### Page text
########
Best Way To Comment Code Without Cluttering
1) Comment every file, class, or function to explain what it does
2) Comment every member variable (since you can't see how it's being used by looking at a header)
3) Explain what conditionals are for, and potentially what each branch does, if it's non-obvious
4) Comment on any obscure language or library feature you're using that a reader might otherwise have to research
5) Write a comment about every bit of code that is doing something in a non-obvious way, explaining why (e.g. lack of time, improved performance, library quirks)
I don't see comments as clutter. I use an IDE and they clearly delineate comments from code, so it's no worse than having a lot of whitespace.
Back in my BASIC days I didn't use any comments at all, and learning to understand code purely by reading it was a skill I cultivated and was proud of. Now, I work on bigger projects with multiple people, and nobody's got time to read everything to understand it before editing. It's easy to claim that well-written code with good variable names is self explanatory but I don't want to have to read all of it to know what it's doing. Comments provide an essential abstract to save time when coming back to edit code later.
One type of comment I find very useful is to link any code to bugs (jira, github issues, whatever), including for FIXMEs and known problems. More generally, links to a page on the company wiki or anything like that are also good; you can have huge amounts of documentation and archived conversation on the code without cluttering up the source file itself.
The bugs are generally durable (e.g., the link is valid even after the bug is closed), so it lets developers go and find any discussion that occurred relating to the code. Sometimes just seeing the title of the bug (or feature request) is enough to explain the "why" of some code, or provides important context (e.g. "this feature is stupid and complicates everything, why ffs did anyone... oh, an executive asked for it personally").
The further advantage is that if you are investigating a bug but either can't fix it immediately or need to hand it off to another developer, it lets them find relevant parts of the code you investigated very easily and quickly. I just yesterday had a case where I got assigned a months-old bug, searched the codebase for the jira ticket name, and found 6-month-old comments from myself of the form: // [ABC-1234] I think this logic is inverted but I need content to test
This is similar to my own professional approach.
Firstly if we have a description and discussion, link to a page on confluence, or just mention a JIRA number etc.
Secondly, within header files, class definitions etc, above the definition describe the function in a format which can be parsed, e.g. javaDoc style or whatever floats your boat. You can then run your codebase through a document generator such as doxygen and i find that much more readable than the alternative.
Hope this helps!
*
*I'm pretty much a minimalist in *this department. I kinda hate *when some third party library *has a class that looks like it's *hundreds and hundreds of lines *with most of them comments and *the odd method or property here *and there. And I demonstrated
*what I mean lol
*************************/
I suppose it depends a bit on what your reason for writing code is. When I'm at work I comment a lot less, but that's probably more out of just pressure to get things done and being sloppy. Even then I try to write self documenting code.
But I'm mostly writing tutorials to help other people understand. So for the tutorials I comment profusely.
########
[Stored data entries]
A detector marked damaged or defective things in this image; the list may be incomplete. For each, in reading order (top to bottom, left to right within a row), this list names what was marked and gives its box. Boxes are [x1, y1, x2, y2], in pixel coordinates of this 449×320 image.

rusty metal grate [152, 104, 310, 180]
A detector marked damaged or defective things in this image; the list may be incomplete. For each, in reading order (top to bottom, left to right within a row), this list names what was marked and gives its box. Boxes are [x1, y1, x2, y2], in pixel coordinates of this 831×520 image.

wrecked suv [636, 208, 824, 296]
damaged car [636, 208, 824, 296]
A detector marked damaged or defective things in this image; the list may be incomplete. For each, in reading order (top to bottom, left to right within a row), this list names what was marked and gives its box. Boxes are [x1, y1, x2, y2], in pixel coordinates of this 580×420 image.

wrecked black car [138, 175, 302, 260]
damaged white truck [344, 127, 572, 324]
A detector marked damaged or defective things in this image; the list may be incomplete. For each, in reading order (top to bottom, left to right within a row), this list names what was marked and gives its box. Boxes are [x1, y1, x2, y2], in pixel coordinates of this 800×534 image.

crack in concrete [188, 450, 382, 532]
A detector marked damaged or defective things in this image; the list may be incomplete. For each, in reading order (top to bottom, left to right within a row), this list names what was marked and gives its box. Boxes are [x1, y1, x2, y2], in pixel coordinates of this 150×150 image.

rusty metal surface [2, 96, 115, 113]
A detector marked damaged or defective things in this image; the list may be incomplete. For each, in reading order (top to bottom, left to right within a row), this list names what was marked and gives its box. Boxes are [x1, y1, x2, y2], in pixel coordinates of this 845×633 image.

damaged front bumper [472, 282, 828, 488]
########
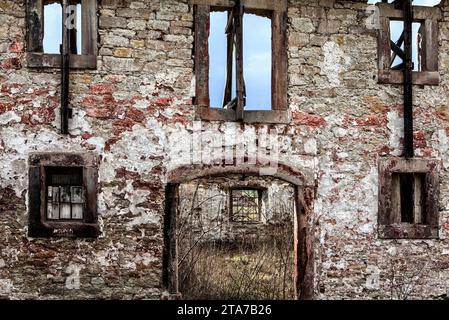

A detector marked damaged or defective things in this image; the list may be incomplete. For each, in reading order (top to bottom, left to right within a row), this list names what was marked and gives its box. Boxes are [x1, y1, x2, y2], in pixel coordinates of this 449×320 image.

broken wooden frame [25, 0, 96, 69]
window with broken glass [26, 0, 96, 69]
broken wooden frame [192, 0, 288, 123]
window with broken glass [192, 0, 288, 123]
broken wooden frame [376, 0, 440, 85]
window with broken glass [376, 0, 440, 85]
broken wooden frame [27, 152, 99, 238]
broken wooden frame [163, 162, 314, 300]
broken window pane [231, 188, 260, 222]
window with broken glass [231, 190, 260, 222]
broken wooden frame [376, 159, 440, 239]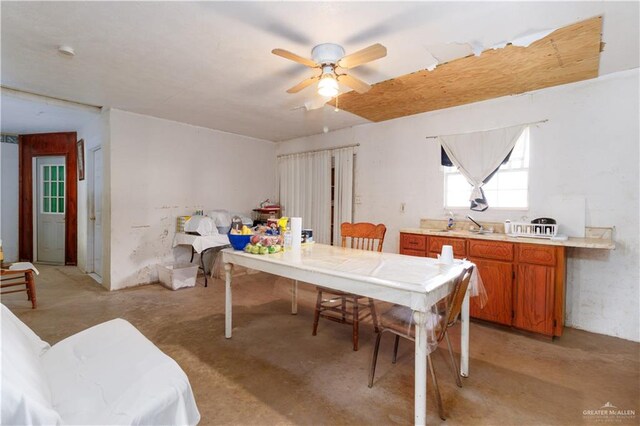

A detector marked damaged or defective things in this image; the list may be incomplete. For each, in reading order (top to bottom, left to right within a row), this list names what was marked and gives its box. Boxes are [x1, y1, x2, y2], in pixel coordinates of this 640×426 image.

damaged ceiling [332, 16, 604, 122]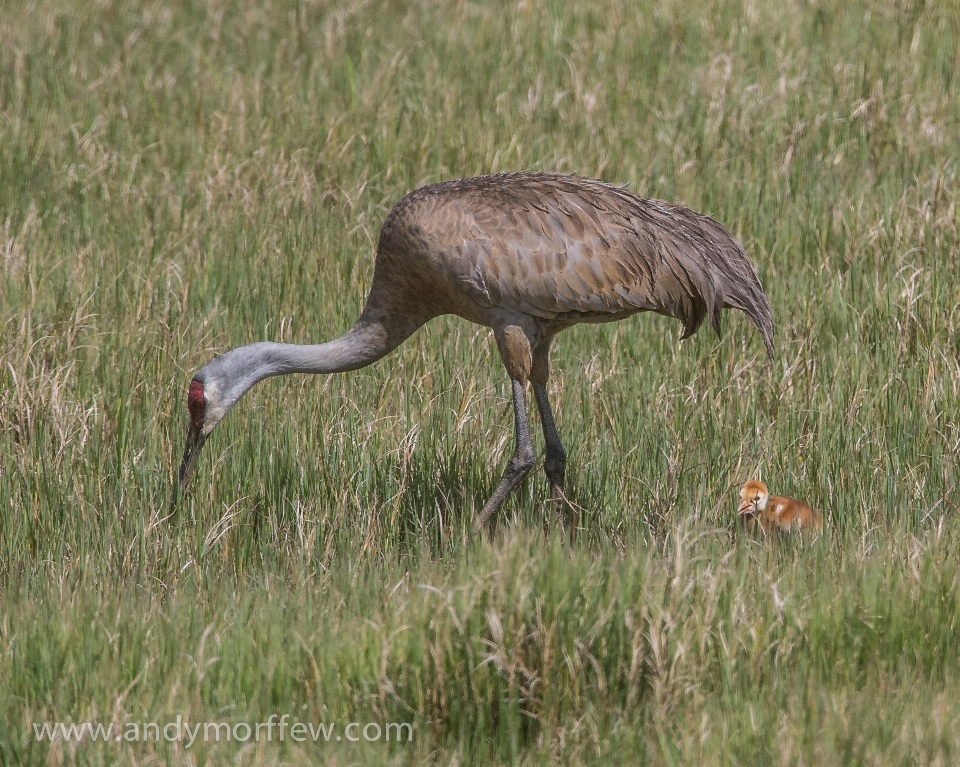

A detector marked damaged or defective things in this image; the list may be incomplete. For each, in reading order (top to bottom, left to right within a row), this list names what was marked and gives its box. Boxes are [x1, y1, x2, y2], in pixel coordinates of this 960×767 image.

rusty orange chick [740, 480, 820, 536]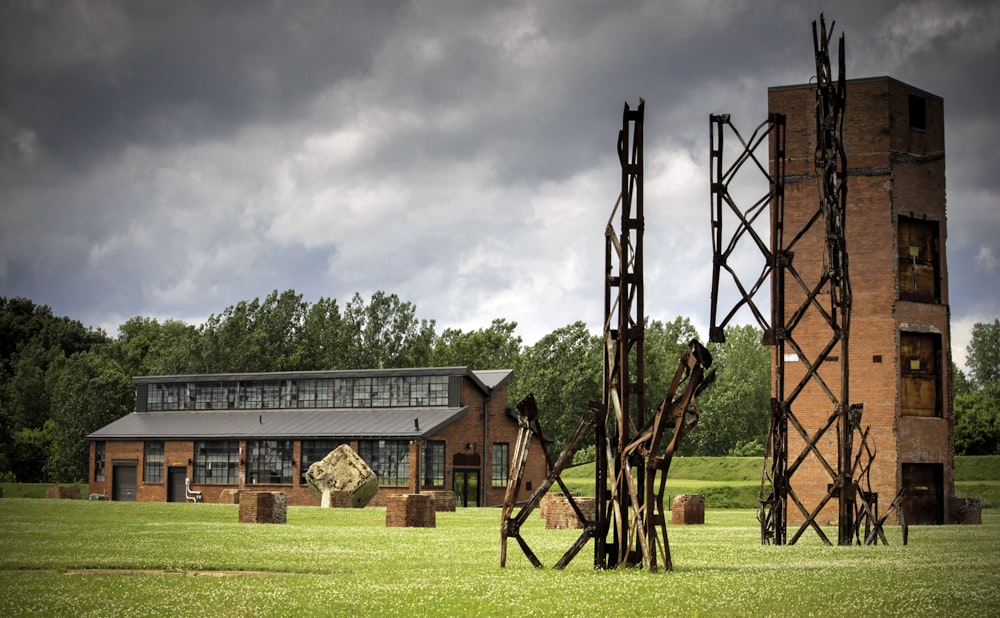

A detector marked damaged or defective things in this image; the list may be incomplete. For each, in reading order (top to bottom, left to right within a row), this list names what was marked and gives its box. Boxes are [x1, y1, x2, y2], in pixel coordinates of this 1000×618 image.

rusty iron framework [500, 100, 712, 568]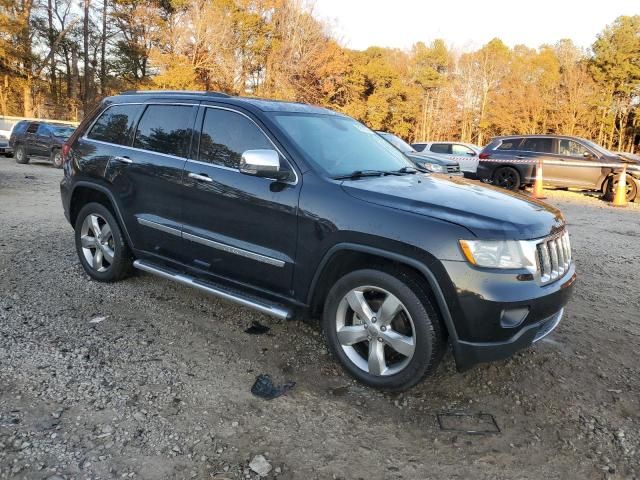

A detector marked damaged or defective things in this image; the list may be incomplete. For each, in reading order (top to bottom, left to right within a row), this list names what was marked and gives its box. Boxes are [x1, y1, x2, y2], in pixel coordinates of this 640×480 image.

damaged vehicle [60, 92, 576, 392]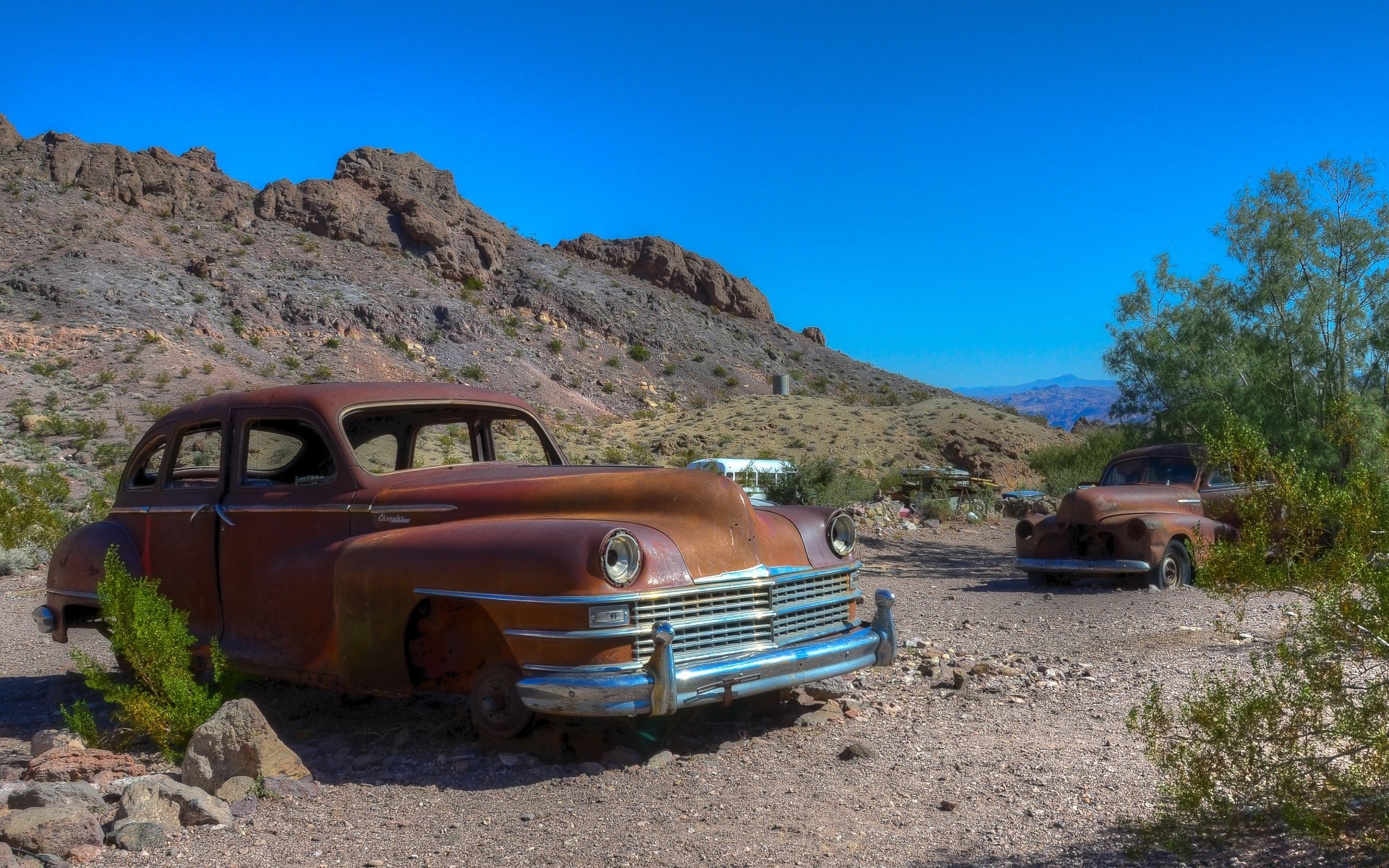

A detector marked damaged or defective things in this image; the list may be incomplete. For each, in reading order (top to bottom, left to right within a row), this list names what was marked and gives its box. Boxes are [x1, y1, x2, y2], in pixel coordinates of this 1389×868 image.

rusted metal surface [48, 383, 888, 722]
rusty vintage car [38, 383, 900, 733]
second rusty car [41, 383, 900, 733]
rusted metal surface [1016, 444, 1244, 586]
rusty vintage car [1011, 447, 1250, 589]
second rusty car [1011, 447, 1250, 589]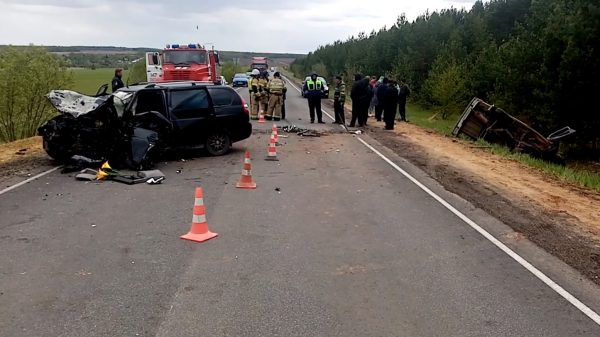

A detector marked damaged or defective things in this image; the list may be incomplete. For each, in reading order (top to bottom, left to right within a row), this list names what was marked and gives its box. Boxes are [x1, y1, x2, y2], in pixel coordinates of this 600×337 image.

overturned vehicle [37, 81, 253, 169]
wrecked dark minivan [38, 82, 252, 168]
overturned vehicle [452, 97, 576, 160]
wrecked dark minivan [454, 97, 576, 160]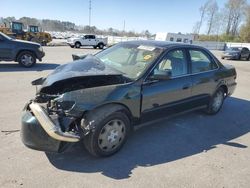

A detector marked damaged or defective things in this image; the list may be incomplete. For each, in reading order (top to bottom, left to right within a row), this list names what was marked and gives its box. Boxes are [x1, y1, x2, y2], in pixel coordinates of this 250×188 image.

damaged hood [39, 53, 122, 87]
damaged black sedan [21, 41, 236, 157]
########
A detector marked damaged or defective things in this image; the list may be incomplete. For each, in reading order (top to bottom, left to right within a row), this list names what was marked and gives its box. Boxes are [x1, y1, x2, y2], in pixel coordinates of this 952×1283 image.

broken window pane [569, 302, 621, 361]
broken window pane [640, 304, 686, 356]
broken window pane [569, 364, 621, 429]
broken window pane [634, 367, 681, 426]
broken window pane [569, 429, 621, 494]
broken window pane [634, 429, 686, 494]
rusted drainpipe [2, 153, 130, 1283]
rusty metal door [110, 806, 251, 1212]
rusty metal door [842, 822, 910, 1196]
########
### Problem 1
In the thread on commenting code, which document generator is named as a tool for running a codebase through?
### Problem 2
Continue the thread on commenting code from its last sentence.
The records stand apart from the thread on commenting code.

### Task output 1
Doxygen.

### Task output 2
I became a big fan of commenting after I learned Assembly Language. There, you can't even read your own code a week later if you don't comment. That was one comment per operation. That's a lot of comments. There is no such thing as self documenting code in Assembler.
So there are several practices I generally try and follow for commenting.
First, I was taught that you should never have any part of your code be longer than one page; if you do, you need to break it up into a function or method. I generally shoot for two pages, but occasionally break the rule and go a little long. But if I see more than two pages in any part of my code, I consider breaking it up.
Then I do a "header" for every function/method. For tutorials, that may be one page of comments to one page of code. There I describe what that function or method does and why to try and help anyone who reads it understand my intent and the high level overview of the function/method.
I also try to put all my variables at the top of the function/method where they are easy to find. If it's only 2 pages of code, this may be a little over-kill but it works well for me. Then I can write a comment out to the side to describe the intent of each one.
What I find problematic is comments on separate lines. I do find that to feel like clutter. So, I rarely do that. That's kind of the job of my headers.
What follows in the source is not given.